» **YOUR GOAL**
Could you print the lines below exactly, from the first one through the line containing "5. point (137, 159)", both included?

++++++++++++++++++++

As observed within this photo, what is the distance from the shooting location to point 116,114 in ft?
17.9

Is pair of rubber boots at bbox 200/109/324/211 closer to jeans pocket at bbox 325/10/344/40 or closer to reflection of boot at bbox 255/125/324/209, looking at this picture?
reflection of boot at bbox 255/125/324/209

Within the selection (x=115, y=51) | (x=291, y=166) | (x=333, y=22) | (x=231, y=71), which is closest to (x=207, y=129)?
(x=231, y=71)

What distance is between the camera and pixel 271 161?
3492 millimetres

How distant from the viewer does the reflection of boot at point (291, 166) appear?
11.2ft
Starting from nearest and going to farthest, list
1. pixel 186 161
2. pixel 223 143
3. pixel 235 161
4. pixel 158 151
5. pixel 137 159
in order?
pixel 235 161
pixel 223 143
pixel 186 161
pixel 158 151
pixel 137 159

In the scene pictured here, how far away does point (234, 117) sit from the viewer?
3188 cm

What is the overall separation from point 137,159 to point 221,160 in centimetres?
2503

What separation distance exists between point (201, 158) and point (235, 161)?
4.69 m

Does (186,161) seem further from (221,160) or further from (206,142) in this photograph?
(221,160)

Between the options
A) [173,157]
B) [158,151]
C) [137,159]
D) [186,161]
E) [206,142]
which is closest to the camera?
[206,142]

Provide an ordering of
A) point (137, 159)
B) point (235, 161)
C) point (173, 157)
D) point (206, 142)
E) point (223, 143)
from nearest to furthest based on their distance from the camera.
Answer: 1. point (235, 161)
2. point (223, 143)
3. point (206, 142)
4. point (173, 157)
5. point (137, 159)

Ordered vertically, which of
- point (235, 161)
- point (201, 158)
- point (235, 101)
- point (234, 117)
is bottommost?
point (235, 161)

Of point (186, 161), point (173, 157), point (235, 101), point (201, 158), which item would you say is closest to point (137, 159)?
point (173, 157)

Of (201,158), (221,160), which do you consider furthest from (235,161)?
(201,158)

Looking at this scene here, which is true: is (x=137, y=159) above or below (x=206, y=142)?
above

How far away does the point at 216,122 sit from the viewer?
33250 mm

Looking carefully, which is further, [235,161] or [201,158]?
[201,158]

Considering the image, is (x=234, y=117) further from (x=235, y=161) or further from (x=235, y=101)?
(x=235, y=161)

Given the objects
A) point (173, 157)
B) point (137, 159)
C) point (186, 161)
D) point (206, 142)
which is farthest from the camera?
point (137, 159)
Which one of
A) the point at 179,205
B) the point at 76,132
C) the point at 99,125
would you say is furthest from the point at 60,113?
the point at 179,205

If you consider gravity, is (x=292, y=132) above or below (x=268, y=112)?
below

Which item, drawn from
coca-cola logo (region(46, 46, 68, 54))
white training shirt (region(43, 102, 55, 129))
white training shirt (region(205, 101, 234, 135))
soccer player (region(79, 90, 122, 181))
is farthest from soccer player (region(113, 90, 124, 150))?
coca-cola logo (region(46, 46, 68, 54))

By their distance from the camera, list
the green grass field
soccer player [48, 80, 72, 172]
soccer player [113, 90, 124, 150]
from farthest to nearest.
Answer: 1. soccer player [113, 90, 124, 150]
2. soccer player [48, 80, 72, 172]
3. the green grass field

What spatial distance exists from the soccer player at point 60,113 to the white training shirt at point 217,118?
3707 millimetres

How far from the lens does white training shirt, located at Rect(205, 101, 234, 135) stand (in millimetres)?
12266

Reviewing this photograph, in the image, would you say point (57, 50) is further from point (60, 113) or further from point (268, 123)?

++++++++++++++++++++

» **PROBLEM SOLUTION**
As observed within this photo, what is the distance from the shooting location to point 116,114 in ft?
17.9

Is pair of rubber boots at bbox 200/109/324/211 closer to jeans pocket at bbox 325/10/344/40 or closer to reflection of boot at bbox 255/125/324/209, looking at this picture?
reflection of boot at bbox 255/125/324/209

Within the selection (x=115, y=51) | (x=291, y=166) | (x=333, y=22) | (x=231, y=71), which is closest to (x=207, y=129)?
(x=231, y=71)

What distance is between the camera and pixel 271 161?
3492 millimetres

How distant from the viewer does the reflection of boot at point (291, 166) appear?
11.2ft
Starting from nearest and going to farthest, list
1. pixel 186 161
2. pixel 223 143
3. pixel 235 161
4. pixel 158 151
5. pixel 137 159
in order?
pixel 235 161
pixel 223 143
pixel 186 161
pixel 158 151
pixel 137 159

In the scene pictured here, how far away does point (234, 117) sit from the viewer?
3188 cm

What is the overall separation from point 137,159 to point 221,160 in centimetres?
2503

What separation distance exists between point (201, 158) and point (235, 161)?
4.69 m

Does (186,161) seem further from (221,160) or further from (206,142) in this photograph?
(221,160)

Between the options
A) [173,157]
B) [158,151]
C) [137,159]
D) [186,161]
E) [206,142]
which is closest to the camera?
[206,142]

Provide an ordering of
A) point (137, 159)
B) point (235, 161)
C) point (173, 157)
D) point (206, 142)
E) point (223, 143)
from nearest to furthest based on their distance from the camera.
Answer: 1. point (235, 161)
2. point (223, 143)
3. point (206, 142)
4. point (173, 157)
5. point (137, 159)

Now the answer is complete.